Mental health professionals offer a wide range of effective therapies and treatments, drawing on significant advances in procedures and technologies. Most serious mental illnesses require a combination of medication and supportive psychological therapies either in the hospital or on an outpatient basis.

Medication is commonly prescribed for mental illness and has proved itself to be an increasingly effective tool. This type of treatment requires careful supervision by a physician and is targeted at the chemical imbalances associated with mental illness.

Psychotherapy addresses the emotional response to mental illness. Coping with life's stressful events is especially difficult for people with mental illness. Psychotherapists help patients understand their emotions and deal with their problems in a more confident, healthy way. Group psychotherapy, led by a licensed psychotherapist, allows patients to draw emotional support from others with similar problems.

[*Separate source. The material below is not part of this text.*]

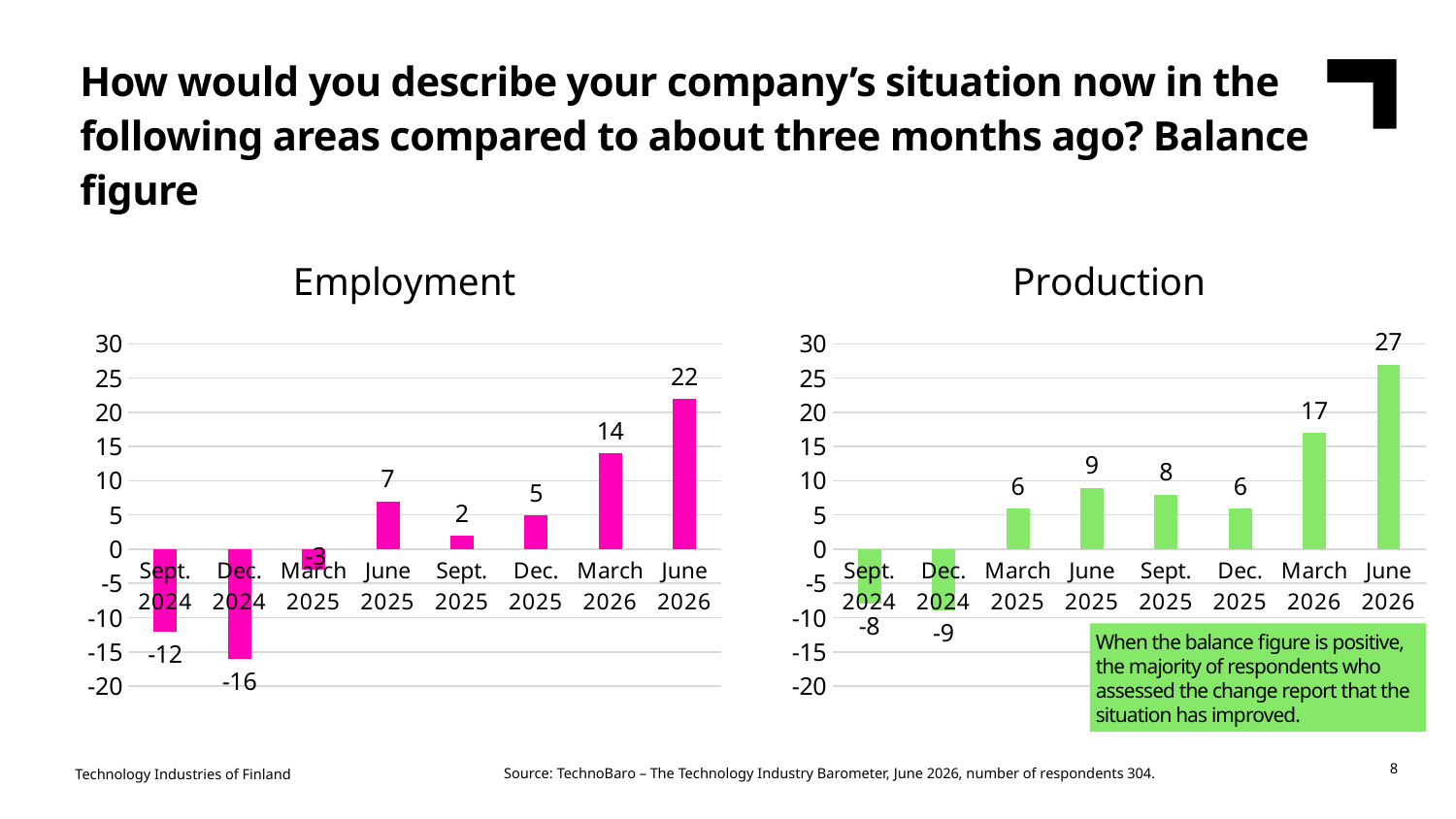
In the Employment chart, what is the balance figure for Dec. 2024? -16 What colour are the bars in the Production chart? green How many periods are shown on the x axis of the Production chart? 8 In the Production chart, what is the difference between the June 2026 and March 2026 balance figures? 10 In the Employment chart, which is larger: the balance figure for June 2025 or Sept. 2025? June 2025 In the Employment chart, which period has the lowest balance figure? Dec. 2024 In the Production chart, which period has the highest balance figure? June 2026 In the Production chart, what is the balance figure for Sept. 2024? -8 In the Employment chart, what is the balance figure for June 2026? 22 What type of chart is the Employment chart? bar chart In the Production chart, do the balance figures generally rise or fall from Sept. 2024 to June 2026? rise In the Production chart, what is the balance figure for March 2026? 17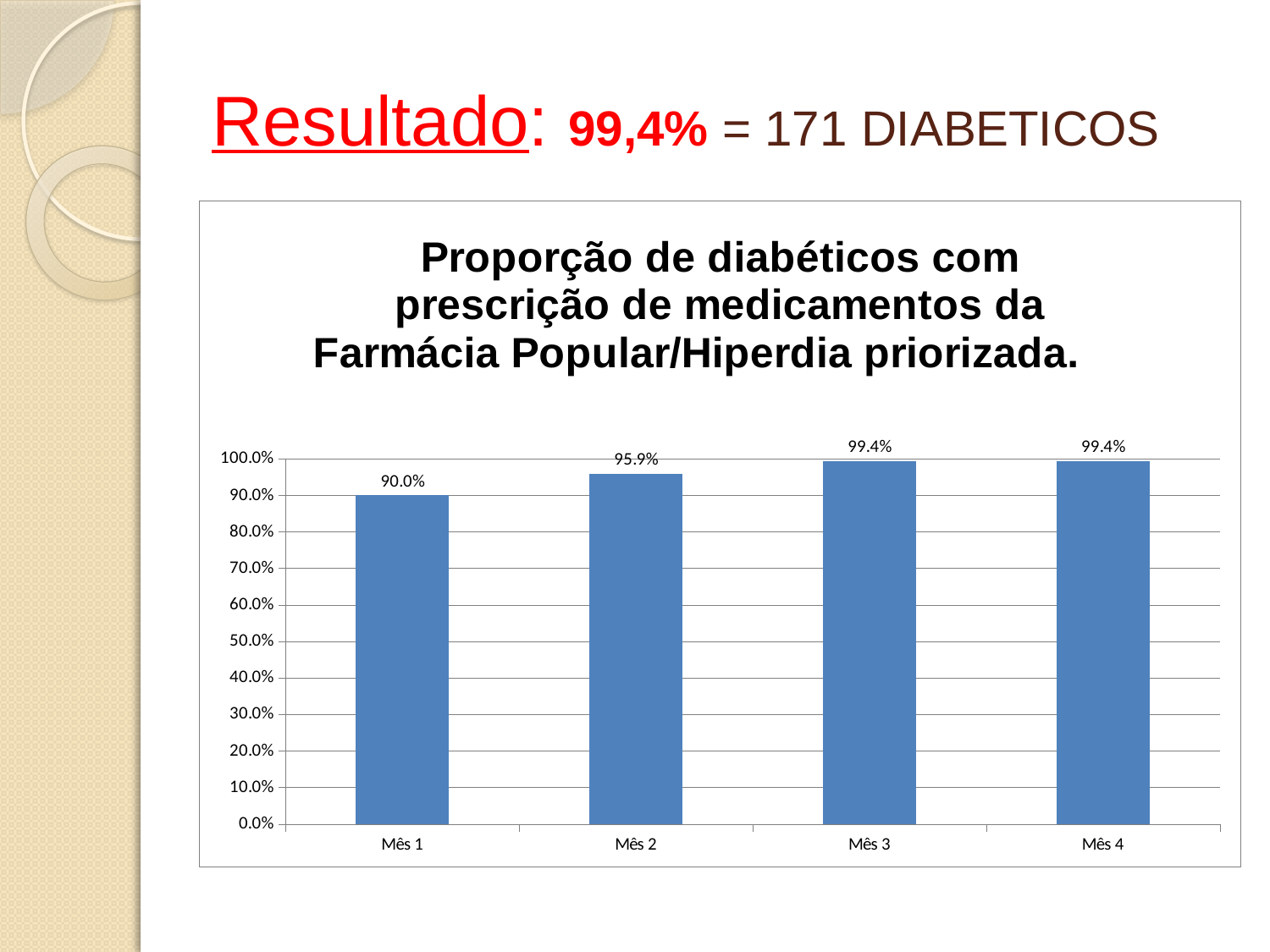
Which is larger, the value for Mês 1 or the value for Mês 2? Mês 2 What kind of chart is shown on the slide? bar chart What is the value for Mês 3? 99.4% Do the values rise or fall from Mês 1 to Mês 3? rise How many months are shown on the x axis? 4 What is the value for Mês 4? 99.4% Is the value for Mês 1 greater or less than 80.0%? greater Which month has the lowest value? Mês 1 What is the difference between the values for Mês 2 and Mês 1? 5.9% What is the value for Mês 2? 95.9% What is the value for Mês 1? 90.0% What is the difference between the values for Mês 3 and Mês 2? 3.5%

Supportive therapies include a number of related activities designed to enhance treatment of mental illness. Occupational therapy helps patients return to daily living skills and routines that may have been impaired by mental illness. Activity therapy focuses on problems through recreational and group activities.

The most successful treatments of medication, psychotherapy and supportive therapies are tailored to the individual patient's needs under the close supervision of a psychiatrist, a physician who specializes in mental illnesses.